=== Material to process ===
********

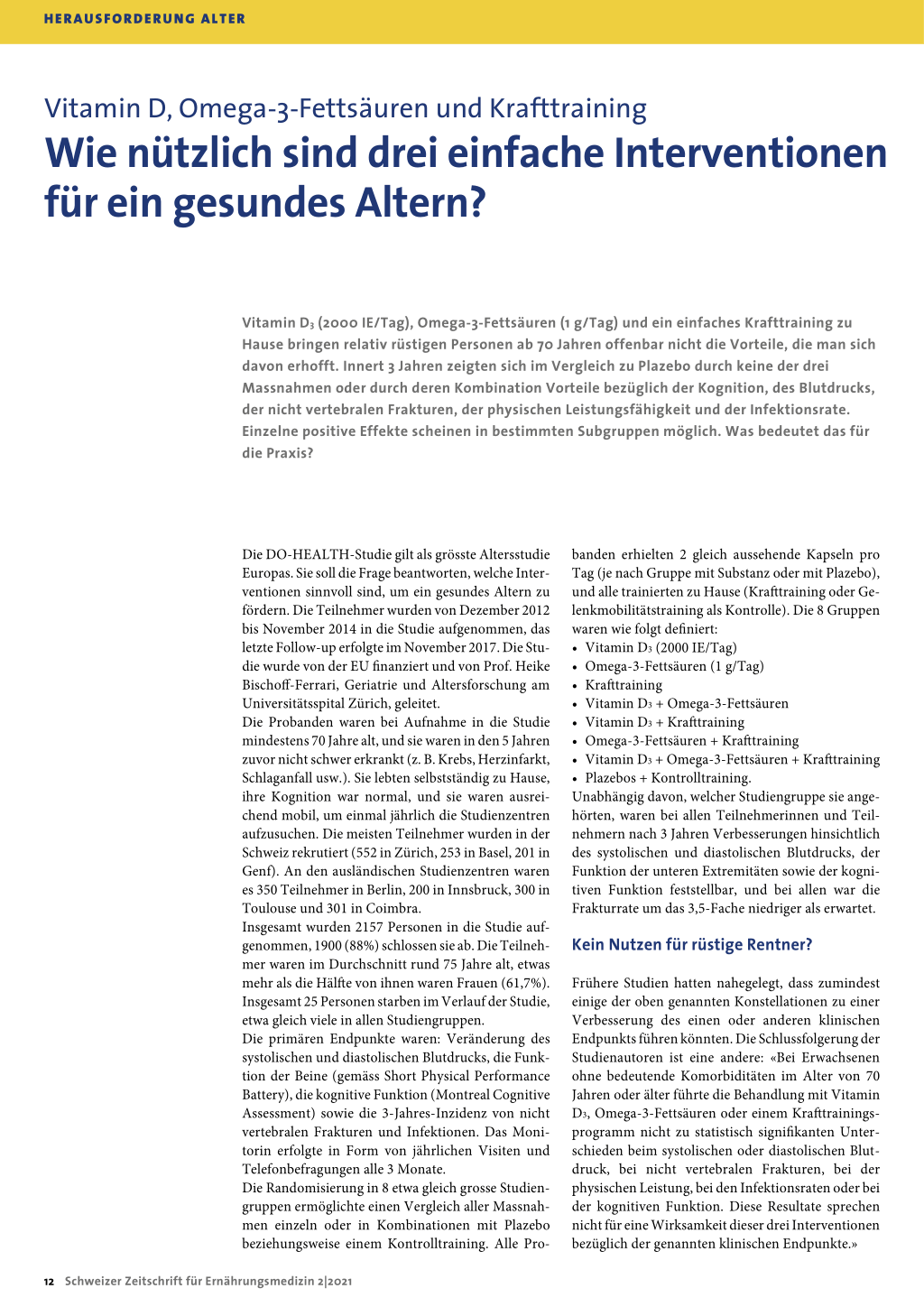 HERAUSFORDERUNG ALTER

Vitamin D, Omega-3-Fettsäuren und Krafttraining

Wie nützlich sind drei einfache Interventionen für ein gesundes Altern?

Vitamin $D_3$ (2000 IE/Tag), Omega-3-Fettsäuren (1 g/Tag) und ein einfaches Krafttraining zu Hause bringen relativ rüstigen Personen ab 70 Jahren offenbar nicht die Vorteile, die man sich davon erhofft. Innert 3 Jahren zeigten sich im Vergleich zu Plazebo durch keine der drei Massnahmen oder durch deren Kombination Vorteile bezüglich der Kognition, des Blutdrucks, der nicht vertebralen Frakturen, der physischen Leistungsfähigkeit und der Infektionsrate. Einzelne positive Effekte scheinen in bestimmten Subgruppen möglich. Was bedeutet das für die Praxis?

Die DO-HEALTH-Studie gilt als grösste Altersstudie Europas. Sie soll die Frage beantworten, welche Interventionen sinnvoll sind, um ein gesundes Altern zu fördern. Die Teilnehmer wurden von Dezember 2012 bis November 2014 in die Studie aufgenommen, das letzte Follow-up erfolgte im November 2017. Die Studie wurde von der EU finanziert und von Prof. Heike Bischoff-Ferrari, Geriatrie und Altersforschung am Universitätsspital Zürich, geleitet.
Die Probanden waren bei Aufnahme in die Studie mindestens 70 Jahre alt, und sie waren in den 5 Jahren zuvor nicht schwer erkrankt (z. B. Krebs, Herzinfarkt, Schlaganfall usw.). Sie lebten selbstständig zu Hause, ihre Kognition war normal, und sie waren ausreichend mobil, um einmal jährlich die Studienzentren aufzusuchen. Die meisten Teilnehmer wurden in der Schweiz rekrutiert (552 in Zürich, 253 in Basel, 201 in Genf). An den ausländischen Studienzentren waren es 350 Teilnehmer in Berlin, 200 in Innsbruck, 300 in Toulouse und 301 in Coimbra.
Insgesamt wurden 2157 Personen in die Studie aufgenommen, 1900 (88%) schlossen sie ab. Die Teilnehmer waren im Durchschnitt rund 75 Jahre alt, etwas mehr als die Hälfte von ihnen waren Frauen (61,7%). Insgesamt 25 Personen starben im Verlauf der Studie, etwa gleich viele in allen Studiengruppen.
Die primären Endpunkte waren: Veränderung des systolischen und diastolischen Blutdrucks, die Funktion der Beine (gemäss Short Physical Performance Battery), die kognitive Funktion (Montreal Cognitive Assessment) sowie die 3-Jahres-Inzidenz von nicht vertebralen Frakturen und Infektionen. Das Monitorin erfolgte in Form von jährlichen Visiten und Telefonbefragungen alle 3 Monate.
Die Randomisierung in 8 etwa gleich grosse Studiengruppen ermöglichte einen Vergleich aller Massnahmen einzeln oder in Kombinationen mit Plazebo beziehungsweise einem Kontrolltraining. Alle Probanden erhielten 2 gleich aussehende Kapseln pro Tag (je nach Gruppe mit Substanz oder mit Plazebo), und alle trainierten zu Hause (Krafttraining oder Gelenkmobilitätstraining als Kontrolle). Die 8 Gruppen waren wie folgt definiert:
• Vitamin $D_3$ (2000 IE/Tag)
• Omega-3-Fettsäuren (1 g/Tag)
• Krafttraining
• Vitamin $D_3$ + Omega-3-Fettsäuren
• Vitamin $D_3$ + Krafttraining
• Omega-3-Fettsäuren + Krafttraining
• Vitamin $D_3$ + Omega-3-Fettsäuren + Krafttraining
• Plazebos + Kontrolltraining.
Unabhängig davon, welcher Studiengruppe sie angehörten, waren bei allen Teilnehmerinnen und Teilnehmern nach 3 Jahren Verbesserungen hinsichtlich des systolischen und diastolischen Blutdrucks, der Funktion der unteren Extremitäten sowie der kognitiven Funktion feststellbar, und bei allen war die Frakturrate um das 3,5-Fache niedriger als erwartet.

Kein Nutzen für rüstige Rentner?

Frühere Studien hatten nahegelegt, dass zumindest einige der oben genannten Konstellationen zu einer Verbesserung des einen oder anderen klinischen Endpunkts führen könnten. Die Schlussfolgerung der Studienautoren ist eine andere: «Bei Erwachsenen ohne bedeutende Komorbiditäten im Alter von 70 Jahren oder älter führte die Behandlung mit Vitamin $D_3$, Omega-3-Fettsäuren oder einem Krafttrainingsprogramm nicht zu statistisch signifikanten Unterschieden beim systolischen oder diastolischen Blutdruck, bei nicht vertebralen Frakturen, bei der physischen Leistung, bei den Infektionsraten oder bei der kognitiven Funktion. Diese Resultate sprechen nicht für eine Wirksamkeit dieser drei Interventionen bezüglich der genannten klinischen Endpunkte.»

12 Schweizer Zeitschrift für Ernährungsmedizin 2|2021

********

Using the data above, repeat exactly the lines that begin at the line with "Vitamin $D_3$ + Omega-3-Fettsäuren + Krafttraining" and end at the line with "Kein Nutzen für rüstige Rentner?", both ends included.

• Vitamin $D_3$ + Omega-3-Fettsäuren + Krafttraining
• Plazebos + Kontrolltraining.
Unabhängig davon, welcher Studiengruppe sie angehörten, waren bei allen Teilnehmerinnen und Teilnehmern nach 3 Jahren Verbesserungen hinsichtlich des systolischen und diastolischen Blutdrucks, der Funktion der unteren Extremitäten sowie der kognitiven Funktion feststellbar, und bei allen war die Frakturrate um das 3,5-Fache niedriger als erwartet.

Kein Nutzen für rüstige Rentner?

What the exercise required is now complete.